A load weighing 2 kg is lifted vertically upward, acting on it with a force of 60N. What is the change in the kinetic

A load weighing 2 kg is lifted vertically upward, acting on it with a force of 60N. What is the change in the kinetic and potential energy of the load when it is lifted to a height of 8M.

Given:

m = 2 kilograms is the mass of the load lifted vertically upwards;

F = 60 Newton – the force with which they act on the load;

H = 8 meters – the height to which the load is lifted;

g = 10 m / s ^ 2 – acceleration of gravity.

It is required to determine the change in the potential dEп (Joule) and kinetic dEк energies of the load at a height of 8 meters.

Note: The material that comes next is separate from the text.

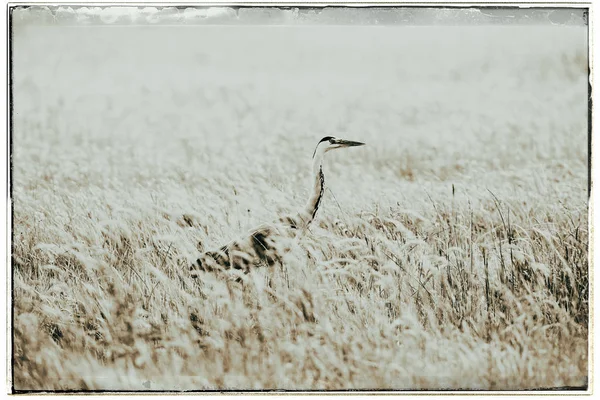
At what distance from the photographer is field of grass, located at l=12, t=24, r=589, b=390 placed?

Before the load began to be lifted, its potential and kinetic energies were equal to 0. Then:

The change in potential energy is equal to:

dEп = Eph – Ep0 = m * g * h – m * g * 0 = m * g * h = 2 * 10 * 8 = 160 Joules.

The total work performed by the force F to lift the load to a height is equal to:

A = F * h = 60 * 8 = 480 Newtons.

Then, according to the law of conservation of energy, the change in the kinetic energy of the body will be equal to:

dEк = A – dEп = 480 – 160 = 320 Joules.